Facebooking About Mary

Katerina wrote: The incarnation, unlike any other event in human history, has made motherhood a sacred vocation. He, who gives life, humbled himself to be nourished by the breast of his mother. He, who is love, allowed Mary to raise Him with love and care
Michael wrote: Mary was the only human being to whom Christ was obedient. And then he orders us to take her into our homes. We are the "disciple whom He loved" standing at the cross (John 19:26-27), accepting Mary as our Mother.

I wrote: And how do you help our protestant brothers and sisters understand that?
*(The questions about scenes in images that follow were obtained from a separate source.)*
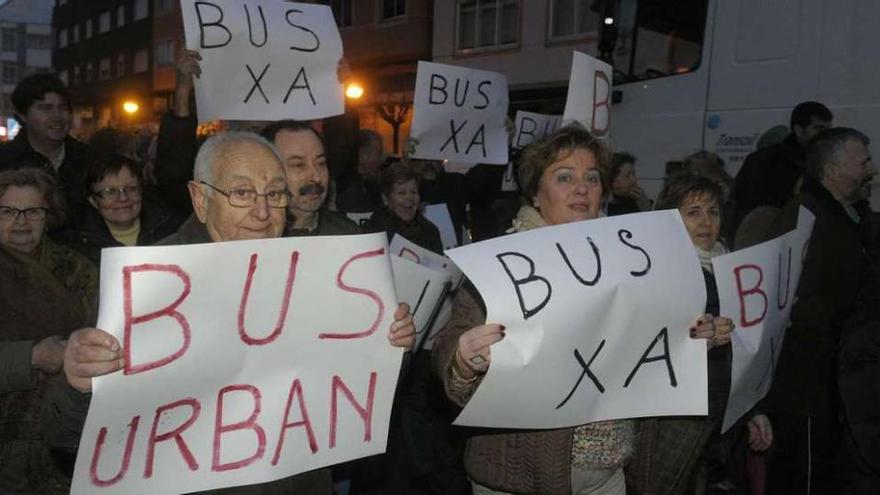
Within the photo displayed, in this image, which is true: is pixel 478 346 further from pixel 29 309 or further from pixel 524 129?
pixel 524 129

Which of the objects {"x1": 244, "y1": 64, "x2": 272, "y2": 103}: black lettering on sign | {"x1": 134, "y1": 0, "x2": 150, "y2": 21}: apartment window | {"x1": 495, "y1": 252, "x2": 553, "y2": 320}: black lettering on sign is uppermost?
{"x1": 134, "y1": 0, "x2": 150, "y2": 21}: apartment window

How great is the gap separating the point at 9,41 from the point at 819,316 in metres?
79.1

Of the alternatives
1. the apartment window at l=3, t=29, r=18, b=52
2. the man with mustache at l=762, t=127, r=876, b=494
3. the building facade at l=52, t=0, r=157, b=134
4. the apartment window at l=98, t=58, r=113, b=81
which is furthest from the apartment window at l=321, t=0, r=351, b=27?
the apartment window at l=3, t=29, r=18, b=52

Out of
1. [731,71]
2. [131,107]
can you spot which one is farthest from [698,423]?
[131,107]

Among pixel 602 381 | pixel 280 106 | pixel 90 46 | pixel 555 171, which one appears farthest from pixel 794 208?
pixel 90 46

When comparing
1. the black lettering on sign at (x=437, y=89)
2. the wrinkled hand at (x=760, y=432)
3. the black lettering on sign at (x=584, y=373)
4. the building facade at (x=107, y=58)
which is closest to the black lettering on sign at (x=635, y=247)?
the black lettering on sign at (x=584, y=373)

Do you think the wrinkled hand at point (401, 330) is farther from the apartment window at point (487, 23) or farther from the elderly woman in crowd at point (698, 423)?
the apartment window at point (487, 23)

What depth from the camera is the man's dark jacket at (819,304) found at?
3.89 m

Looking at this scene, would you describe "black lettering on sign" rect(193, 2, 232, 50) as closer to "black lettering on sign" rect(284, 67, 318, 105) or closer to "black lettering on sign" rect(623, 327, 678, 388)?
"black lettering on sign" rect(284, 67, 318, 105)

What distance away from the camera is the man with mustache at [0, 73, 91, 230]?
423 cm

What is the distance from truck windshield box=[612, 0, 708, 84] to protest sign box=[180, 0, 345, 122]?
3.82 meters

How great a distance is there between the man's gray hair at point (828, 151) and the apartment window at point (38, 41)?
253ft

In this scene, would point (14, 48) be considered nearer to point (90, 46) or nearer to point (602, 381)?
point (90, 46)

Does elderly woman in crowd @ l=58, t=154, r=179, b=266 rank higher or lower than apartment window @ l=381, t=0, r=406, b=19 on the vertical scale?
lower
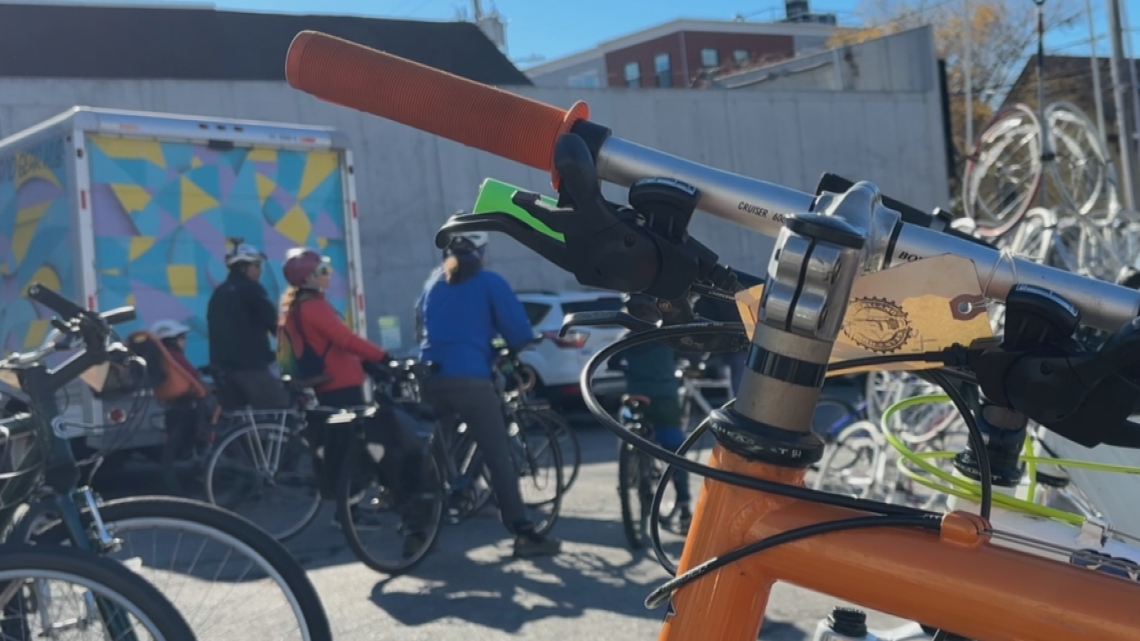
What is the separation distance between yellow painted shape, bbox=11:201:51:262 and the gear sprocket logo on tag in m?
8.97

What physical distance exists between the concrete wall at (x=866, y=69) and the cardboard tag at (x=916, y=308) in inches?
836

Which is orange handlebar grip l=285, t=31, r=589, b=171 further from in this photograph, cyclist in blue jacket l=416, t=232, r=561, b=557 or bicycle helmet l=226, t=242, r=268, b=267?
bicycle helmet l=226, t=242, r=268, b=267

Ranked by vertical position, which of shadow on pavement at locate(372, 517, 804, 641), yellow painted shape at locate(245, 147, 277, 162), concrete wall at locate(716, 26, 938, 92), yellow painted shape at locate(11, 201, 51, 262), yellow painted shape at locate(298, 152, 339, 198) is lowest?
shadow on pavement at locate(372, 517, 804, 641)

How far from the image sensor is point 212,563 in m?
2.76

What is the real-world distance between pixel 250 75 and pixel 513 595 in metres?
19.0

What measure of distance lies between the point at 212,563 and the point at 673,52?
168 ft

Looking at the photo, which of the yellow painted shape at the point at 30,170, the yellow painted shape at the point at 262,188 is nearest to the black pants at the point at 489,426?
the yellow painted shape at the point at 262,188

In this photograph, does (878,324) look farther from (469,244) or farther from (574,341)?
(574,341)

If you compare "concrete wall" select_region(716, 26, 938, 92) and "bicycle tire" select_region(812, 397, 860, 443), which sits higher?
"concrete wall" select_region(716, 26, 938, 92)

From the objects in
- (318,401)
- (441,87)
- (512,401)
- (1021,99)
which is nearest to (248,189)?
(318,401)

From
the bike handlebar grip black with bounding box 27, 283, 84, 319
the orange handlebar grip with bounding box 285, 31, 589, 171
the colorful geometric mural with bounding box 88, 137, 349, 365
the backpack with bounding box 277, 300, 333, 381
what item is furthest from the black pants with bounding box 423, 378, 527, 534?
the orange handlebar grip with bounding box 285, 31, 589, 171

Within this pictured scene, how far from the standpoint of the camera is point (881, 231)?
99 centimetres

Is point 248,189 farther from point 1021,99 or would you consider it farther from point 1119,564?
point 1021,99

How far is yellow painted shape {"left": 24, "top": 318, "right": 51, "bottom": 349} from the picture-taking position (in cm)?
853
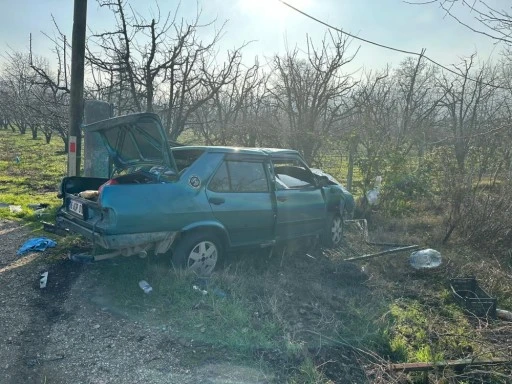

Those willing to even talk about Mary tell me Jesus was talking only to John (which I find mystifying in its interpretation but . . . nonetheless. . . )

Michael wrote:  You could always point out that

1) Mary is referred to as "woman" in Johannie work and the significance of that.
  •  the Gospel of John begins with the "seven days" of Genesis, setting up the Wedding of Cana on the seventh day during which Mary (called "woman" like Eve) and Jesus cooperate to initiate the beginning of Jesus' ministry (John 2:1-11). 
  •  Mary is called "woman" again by Jesus on the Cross (John 19:26-27) and entrusted to the anonymous "beloved disciple," whom the earliest of Christians understood to be every believer
  •  In the Book of Revelation, another Johannie work, the one who gives birth to the Messiah is called "woman" and the mother of all who bear witness to Jesus. 
  •  The Johannine tradition portrays Mary ("woman") as a second Eve--the mother of all who belong to the new creation of believers in Christ Jesus (who is the new Adam). 
The reason for calling Mary "woman" in John is to make Jewish readers think of her in terms of Eve's motherhood over all humanity.

 2) Then's there's the Gospel of Luke, which describes Mary in terms of the Ark of the Covenant. And we all know what that entails!  :-)

Pray for us that we may be made worthy the promises of Christ.